HOW TO COMPLETE THIS TASK — For this exercise, retype every record below exactly and keep the pictures out.
****************************************
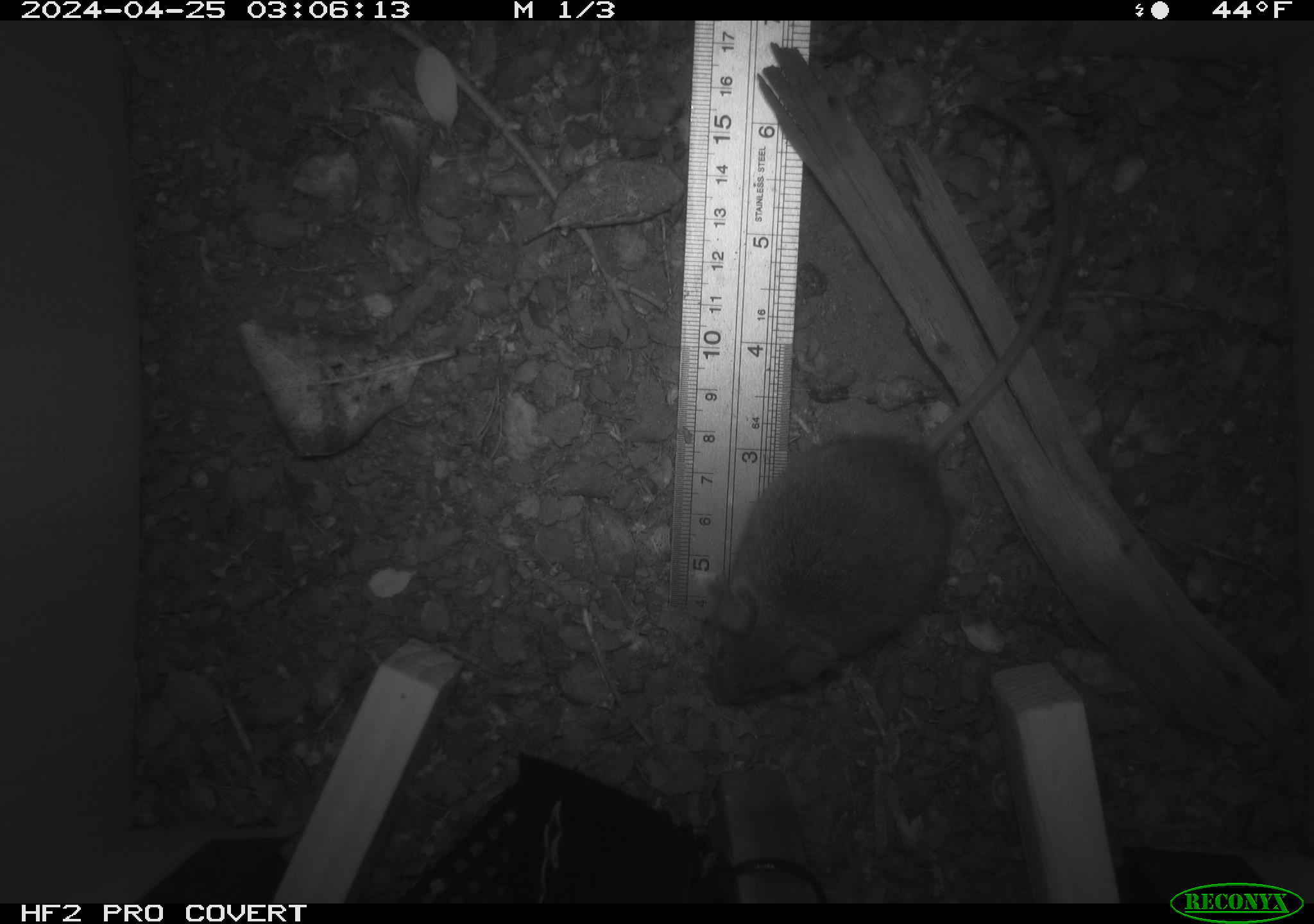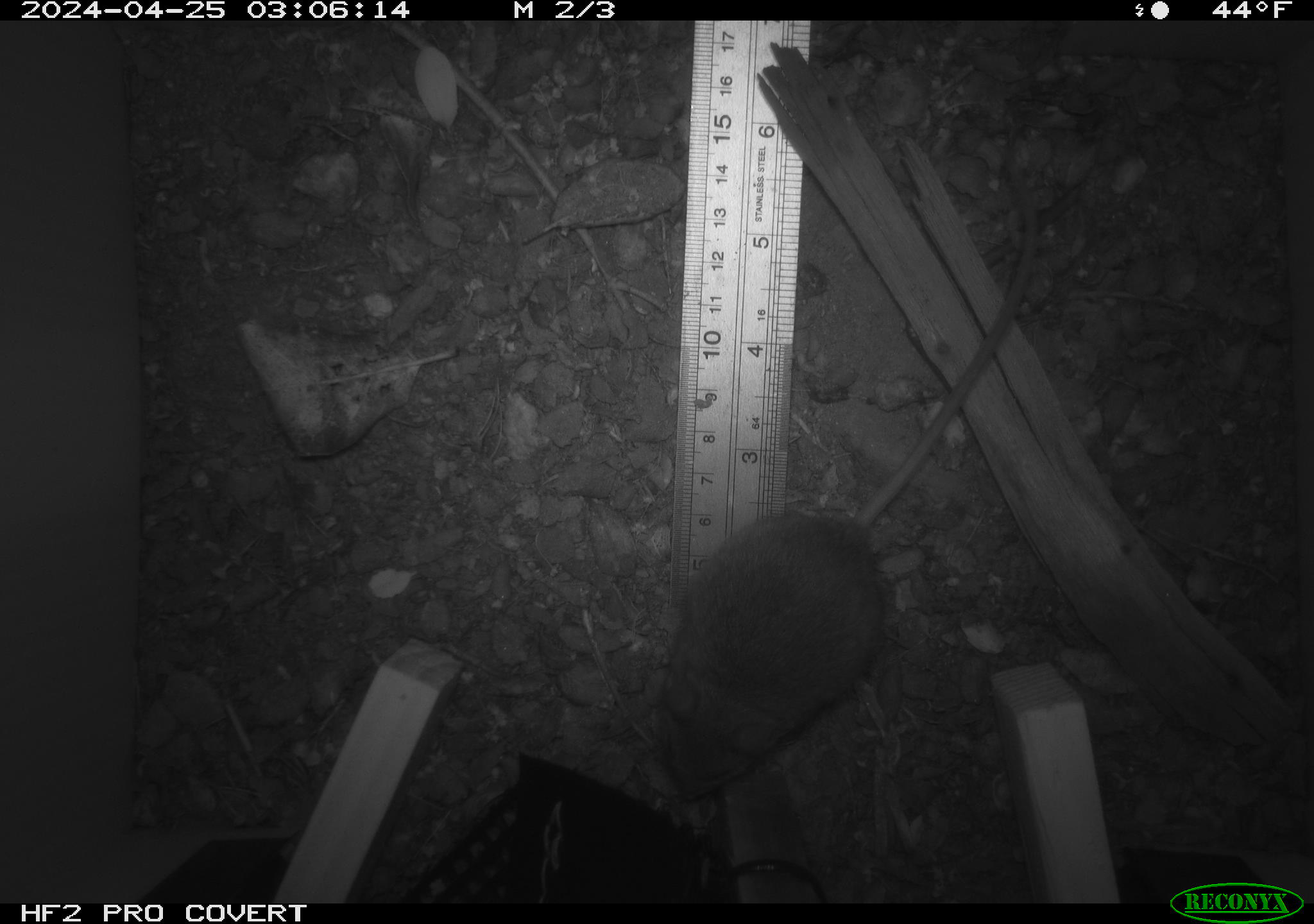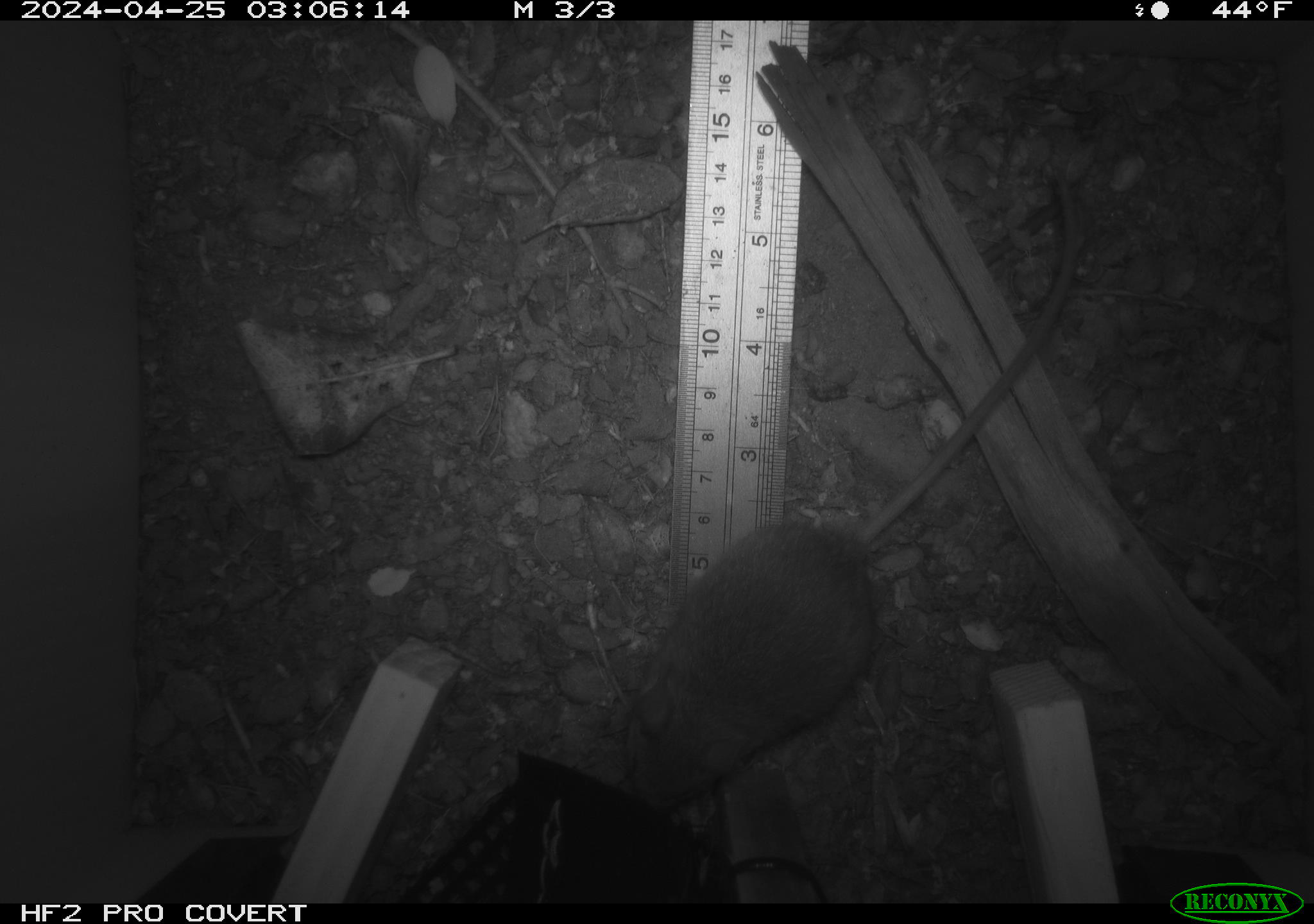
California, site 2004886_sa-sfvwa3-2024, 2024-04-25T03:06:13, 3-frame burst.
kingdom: Animalia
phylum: Chordata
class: Mammalia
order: Rodentia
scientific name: Rodentia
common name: mouse species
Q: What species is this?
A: Mouse species (Rodentia).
****************************************
YOUR RESPONSE —
California, site 2004886_sa-sfvwa3-2024, 2024-04-25T03:06:13, 3-frame burst.
kingdom: Animalia
phylum: Chordata
class: Mammalia
order: Rodentia
scientific name: Rodentia
common name: mouse species
Q: What species is this?
A: Mouse species (Rodentia).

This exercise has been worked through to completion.